As well as birding I'm interested in captive breeding & reintroduction projects & zoos, how they're managed & how they contribute to conservation. I'm a proud Lancastrian & love the Lancashire countryside & landscapes. I'm an Evertonian & also keep up with what's happening at Southport, PNE & Bristol Rovers. Gardening, dogs (I have a Labrador & a Tibetan Terrier) and keeping chickens (especially Marsh Daisys & Scots Dumpy Bantams). Ruth & I have two marvellous boys who both love nature too. I hope you find the blog and subjects covered interesting; please feel free to leave a comment.

Thursday, 10 January 2013

Misty ducking

Despite the party being over I still have leave to use up, so I was off today. So, I volunteered for work. I was asked if I would help complete some duck surveys. Of course it didn't take long for me to agree. The terms and conditions weren't exactly complicated. I was asked if I'd mind counting ducks at Houghton Green Flash, Pennington Flash, Rostherne Mere and Frodsham. Playful Peter offered to give me a had, so we set off in the mist and arrived at Houghton Green Flash in the mist, not much to see really; a few Wigeon (which I duly aged for Carl Mitchell), some Tufties and Pochards, nowt much else. Second site was Pennington Flash, a big site this so we devoted the bulk of the morning to it. Plenty to see here; Goosanders, Goldeneyes, Shovelers, Teal, Great Crested Grebes, Little Grebes, 410 Lapwings, 21 Snipe and nice non-breeding plumage Med Gull on the flash. The woods and scrub surrounding the scrub provide a welcome sanctuary to a range of species and flocks of Redwings in the hawthorns were interrupted by a couple of Song Thrushes in full song. Two different Willow Tits were singing, with a third bird was seen in the scrub and a fourth at the feeding station where at least 12 Bullfinches, six Stock Doves, c.30 Greenfinches, ten Reed Buntings and two Coal Tits competed with a plague of Grey Squirrels for sunflower seeds and peanuts.

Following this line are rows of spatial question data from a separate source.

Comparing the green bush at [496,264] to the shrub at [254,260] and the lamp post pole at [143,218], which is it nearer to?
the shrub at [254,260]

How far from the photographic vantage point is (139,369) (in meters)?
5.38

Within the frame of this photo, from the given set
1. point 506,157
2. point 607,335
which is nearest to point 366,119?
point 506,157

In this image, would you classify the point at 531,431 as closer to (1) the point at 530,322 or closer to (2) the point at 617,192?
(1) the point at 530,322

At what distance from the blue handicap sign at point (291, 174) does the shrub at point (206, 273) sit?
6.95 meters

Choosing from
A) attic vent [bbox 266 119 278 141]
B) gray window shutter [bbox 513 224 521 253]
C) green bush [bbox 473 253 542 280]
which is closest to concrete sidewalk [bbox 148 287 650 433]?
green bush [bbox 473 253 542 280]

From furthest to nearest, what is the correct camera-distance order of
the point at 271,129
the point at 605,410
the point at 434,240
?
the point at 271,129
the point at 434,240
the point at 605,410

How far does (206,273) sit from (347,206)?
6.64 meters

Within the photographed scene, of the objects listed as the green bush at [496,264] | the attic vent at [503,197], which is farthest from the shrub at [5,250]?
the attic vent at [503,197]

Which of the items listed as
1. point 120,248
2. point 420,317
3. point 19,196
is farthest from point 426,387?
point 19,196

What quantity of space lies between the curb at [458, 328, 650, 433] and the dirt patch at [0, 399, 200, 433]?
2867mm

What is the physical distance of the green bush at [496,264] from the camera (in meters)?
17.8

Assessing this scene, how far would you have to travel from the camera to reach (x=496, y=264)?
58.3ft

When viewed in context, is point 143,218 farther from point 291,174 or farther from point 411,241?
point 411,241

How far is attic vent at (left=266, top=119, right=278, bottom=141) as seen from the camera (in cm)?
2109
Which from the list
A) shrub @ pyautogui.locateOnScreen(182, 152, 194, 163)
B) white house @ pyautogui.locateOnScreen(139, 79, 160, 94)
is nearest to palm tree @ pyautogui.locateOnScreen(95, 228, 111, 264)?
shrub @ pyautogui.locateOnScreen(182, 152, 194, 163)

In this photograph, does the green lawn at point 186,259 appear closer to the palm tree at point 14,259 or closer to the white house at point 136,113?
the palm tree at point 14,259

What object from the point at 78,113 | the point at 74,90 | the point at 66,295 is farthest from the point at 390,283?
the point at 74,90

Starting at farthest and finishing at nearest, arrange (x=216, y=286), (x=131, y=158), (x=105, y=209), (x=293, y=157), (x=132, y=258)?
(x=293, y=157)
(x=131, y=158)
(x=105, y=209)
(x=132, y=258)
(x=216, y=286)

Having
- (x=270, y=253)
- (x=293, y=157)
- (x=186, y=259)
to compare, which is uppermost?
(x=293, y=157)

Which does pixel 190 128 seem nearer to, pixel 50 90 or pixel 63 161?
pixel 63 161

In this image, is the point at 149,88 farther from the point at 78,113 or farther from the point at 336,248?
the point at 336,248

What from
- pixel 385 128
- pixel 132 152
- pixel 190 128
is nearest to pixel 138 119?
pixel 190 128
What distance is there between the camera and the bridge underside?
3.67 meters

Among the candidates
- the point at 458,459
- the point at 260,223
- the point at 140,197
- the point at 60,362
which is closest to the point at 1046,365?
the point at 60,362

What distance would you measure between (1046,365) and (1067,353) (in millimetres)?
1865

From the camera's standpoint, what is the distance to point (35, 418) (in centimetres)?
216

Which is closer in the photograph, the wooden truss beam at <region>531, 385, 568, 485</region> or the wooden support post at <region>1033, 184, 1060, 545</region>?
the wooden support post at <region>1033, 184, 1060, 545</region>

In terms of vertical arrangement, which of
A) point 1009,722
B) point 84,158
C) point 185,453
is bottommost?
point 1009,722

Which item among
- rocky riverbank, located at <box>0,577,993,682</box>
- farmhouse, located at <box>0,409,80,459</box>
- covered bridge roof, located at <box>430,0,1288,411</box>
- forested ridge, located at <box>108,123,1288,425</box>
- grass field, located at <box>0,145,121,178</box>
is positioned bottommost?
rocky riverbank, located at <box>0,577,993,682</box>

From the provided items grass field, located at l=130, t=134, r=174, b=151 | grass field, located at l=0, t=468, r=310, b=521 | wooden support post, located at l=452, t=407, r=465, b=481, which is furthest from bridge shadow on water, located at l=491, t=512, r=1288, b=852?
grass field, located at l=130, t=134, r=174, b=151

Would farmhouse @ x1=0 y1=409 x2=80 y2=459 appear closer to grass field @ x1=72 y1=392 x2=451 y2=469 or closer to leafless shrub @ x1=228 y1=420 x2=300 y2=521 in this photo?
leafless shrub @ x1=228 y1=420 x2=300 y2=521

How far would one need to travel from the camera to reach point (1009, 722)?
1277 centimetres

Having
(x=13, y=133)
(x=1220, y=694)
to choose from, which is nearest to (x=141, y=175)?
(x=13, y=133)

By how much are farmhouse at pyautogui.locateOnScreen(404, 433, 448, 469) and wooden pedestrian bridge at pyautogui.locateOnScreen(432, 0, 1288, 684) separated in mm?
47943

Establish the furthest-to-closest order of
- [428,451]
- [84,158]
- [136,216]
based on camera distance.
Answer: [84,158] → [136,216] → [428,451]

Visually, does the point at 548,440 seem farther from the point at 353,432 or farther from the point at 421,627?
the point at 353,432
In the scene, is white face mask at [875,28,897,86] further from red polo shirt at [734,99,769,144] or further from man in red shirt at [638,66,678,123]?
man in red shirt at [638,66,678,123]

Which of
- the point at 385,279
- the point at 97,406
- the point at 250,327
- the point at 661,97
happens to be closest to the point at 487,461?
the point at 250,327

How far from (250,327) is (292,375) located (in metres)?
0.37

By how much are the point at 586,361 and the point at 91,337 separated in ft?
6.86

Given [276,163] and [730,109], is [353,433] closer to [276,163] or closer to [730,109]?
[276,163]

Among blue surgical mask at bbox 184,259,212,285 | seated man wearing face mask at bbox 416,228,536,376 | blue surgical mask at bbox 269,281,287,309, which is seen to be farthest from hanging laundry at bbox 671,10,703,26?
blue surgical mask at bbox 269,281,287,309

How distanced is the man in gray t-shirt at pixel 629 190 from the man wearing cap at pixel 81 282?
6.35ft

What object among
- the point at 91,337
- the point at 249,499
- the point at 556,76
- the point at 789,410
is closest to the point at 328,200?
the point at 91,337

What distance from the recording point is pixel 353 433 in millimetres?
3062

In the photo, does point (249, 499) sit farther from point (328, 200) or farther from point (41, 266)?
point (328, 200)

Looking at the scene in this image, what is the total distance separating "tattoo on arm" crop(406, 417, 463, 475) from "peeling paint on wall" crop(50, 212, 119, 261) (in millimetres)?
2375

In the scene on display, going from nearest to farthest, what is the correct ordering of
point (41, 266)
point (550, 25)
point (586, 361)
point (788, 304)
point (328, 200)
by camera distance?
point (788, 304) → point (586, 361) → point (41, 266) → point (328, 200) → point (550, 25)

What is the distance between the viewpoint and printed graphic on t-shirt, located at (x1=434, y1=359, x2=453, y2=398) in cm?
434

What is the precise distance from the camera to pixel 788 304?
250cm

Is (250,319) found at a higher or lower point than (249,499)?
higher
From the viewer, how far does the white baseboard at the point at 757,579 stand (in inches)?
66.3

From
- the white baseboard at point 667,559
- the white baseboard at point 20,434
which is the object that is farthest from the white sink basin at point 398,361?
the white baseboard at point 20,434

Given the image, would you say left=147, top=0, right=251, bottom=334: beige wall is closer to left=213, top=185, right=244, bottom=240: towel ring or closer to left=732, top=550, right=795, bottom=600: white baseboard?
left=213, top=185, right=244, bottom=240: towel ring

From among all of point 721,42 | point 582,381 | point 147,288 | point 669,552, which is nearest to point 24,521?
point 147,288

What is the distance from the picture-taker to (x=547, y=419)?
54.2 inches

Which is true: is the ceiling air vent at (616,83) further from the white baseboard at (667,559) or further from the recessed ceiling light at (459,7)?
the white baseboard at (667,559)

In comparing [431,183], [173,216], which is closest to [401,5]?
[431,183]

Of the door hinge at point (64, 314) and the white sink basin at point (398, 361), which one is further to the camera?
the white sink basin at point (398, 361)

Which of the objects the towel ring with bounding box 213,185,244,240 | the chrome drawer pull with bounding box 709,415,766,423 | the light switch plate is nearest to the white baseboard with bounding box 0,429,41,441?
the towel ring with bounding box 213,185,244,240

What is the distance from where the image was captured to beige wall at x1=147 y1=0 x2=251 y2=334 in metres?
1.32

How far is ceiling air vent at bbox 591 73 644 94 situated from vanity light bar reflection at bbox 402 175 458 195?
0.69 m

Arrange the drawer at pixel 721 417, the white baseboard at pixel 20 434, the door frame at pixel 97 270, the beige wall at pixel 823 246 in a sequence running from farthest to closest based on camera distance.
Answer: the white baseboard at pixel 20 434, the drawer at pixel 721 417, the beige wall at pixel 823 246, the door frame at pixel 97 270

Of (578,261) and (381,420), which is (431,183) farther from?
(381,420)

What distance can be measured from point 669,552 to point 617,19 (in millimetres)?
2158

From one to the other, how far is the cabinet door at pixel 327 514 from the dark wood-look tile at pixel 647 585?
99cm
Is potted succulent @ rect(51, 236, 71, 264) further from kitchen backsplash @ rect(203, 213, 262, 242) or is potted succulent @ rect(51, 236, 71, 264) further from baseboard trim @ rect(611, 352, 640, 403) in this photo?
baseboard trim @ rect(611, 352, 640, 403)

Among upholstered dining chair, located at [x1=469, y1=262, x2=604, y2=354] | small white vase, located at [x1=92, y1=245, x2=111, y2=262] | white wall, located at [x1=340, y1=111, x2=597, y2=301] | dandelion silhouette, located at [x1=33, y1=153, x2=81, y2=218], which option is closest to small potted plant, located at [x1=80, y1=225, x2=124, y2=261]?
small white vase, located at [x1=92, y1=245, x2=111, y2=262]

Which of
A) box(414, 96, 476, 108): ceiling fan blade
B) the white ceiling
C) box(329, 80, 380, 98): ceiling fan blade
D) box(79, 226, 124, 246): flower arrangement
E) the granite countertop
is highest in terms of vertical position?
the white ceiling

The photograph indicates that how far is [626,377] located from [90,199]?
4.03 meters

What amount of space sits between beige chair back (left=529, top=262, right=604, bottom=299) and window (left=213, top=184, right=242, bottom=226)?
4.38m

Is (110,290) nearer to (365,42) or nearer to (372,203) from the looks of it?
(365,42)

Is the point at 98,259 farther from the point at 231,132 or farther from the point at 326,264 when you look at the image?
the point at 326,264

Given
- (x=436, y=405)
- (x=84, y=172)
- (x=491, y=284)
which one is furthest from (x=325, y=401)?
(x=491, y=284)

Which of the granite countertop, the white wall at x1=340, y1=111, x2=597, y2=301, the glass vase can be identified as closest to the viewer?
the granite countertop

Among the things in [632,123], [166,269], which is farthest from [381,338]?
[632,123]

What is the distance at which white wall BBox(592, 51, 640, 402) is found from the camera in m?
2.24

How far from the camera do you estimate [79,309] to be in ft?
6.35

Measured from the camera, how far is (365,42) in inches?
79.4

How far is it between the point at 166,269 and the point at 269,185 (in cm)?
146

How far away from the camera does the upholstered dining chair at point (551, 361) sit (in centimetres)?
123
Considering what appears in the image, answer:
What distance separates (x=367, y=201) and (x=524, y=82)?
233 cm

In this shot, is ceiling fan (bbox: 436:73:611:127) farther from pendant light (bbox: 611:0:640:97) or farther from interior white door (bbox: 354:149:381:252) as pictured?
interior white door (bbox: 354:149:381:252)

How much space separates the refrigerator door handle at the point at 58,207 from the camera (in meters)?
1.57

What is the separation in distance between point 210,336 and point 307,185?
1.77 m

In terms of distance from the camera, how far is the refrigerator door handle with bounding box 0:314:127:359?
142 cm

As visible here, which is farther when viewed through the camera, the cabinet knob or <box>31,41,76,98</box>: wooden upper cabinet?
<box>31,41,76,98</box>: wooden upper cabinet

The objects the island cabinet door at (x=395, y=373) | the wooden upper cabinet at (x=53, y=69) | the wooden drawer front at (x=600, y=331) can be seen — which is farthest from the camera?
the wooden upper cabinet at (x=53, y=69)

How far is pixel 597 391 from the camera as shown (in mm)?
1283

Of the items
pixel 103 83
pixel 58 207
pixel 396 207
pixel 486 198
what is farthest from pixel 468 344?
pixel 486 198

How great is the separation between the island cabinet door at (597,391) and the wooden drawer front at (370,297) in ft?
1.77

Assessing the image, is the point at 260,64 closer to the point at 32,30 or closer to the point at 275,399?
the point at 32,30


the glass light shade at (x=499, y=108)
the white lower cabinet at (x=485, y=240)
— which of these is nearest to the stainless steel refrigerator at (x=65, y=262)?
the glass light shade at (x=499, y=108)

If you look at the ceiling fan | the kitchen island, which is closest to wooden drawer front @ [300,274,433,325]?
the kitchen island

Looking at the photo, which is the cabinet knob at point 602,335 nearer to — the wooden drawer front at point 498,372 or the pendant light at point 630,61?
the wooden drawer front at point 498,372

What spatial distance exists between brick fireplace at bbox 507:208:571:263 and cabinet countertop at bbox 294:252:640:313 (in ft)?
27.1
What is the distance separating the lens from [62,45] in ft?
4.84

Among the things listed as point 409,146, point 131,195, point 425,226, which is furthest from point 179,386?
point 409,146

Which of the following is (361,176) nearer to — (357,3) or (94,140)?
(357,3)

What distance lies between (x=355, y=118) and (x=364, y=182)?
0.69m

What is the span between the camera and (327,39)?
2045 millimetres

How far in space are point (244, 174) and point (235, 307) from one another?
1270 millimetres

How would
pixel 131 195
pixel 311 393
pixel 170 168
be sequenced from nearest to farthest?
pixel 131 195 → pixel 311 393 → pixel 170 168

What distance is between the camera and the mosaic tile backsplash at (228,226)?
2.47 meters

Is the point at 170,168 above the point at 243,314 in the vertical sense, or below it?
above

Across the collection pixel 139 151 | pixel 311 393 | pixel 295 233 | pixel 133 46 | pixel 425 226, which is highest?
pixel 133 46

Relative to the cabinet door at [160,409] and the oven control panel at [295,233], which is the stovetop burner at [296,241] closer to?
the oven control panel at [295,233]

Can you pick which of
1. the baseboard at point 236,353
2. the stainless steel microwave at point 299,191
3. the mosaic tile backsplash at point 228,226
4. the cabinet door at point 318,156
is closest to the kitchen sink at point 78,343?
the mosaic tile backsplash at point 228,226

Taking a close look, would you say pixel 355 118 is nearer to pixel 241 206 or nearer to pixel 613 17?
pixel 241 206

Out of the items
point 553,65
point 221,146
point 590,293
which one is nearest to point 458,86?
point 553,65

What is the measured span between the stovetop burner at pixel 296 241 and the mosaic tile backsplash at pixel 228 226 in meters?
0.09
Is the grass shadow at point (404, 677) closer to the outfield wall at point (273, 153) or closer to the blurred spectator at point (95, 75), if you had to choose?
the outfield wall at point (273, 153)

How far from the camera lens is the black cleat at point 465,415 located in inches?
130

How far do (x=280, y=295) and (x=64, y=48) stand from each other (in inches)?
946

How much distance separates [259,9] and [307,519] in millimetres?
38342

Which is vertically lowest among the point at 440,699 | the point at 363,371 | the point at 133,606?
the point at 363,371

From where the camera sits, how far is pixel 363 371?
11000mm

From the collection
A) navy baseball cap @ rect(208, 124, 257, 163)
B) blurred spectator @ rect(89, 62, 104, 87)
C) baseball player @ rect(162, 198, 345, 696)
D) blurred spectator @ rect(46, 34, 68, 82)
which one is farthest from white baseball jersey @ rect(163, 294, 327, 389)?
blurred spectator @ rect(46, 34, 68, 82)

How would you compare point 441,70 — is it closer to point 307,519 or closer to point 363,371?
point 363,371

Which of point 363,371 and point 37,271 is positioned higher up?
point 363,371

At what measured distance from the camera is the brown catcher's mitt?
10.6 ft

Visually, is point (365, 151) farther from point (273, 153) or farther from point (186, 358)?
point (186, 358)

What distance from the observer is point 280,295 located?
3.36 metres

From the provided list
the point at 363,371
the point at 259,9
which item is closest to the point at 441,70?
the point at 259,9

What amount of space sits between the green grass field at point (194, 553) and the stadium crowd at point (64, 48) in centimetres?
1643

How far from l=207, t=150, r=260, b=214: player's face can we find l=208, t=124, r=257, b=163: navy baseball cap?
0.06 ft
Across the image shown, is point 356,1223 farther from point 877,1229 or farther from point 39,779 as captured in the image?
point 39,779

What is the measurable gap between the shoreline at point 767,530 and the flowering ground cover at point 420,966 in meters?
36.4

One of 410 Lapwings from Horrock's hide at a misty, cold Pennington Flash
From Horrock's hide
Lunch break at Pennington gave us an opportunity to look through Mute Swans and Coot to look for darvic rings, we found three of each; should keep Kane Brides happy.
Third stop of the day was down the M6 at Rostherne Mere. The Mere held a few Goosanders, Goldeneyes, Shovelers and Tufted Ducks. Two Water Rails squealed from the reedbeds next to the hide (permit only) and a Buzzard and a Peregrine drifted over the observatory as we departed. First time I'd been here since 1983 when Steve Riley and I came looking for a Smew. Great to see Natural England opening up access and providing concessionary footpaths; top marks!
Fourth and final stop was a misty and cold Frodsham, lots of ducks on gathered on tank six, primarily Teal but with Wigeon, Pintail, Shoveler, Mallard, Gadwall, Shelduck, Pochard and Tufted Duck all present. At the far end of the tank we spotted a male Hen Harrier quartering along the reedbeds and scrub - always a quick way of cheering up a dull, cold afternoon. Sparrowhawk, Buzzard and Kestrel were all seen here and disturbing large flocks of Lapwings, I counted 1200, joined by c.200 Golden Plovers. Down toward the river at the old sheep farm we counted ten Ravens and then as the mist rolled in from the Mersey the light pretty much went and so we did.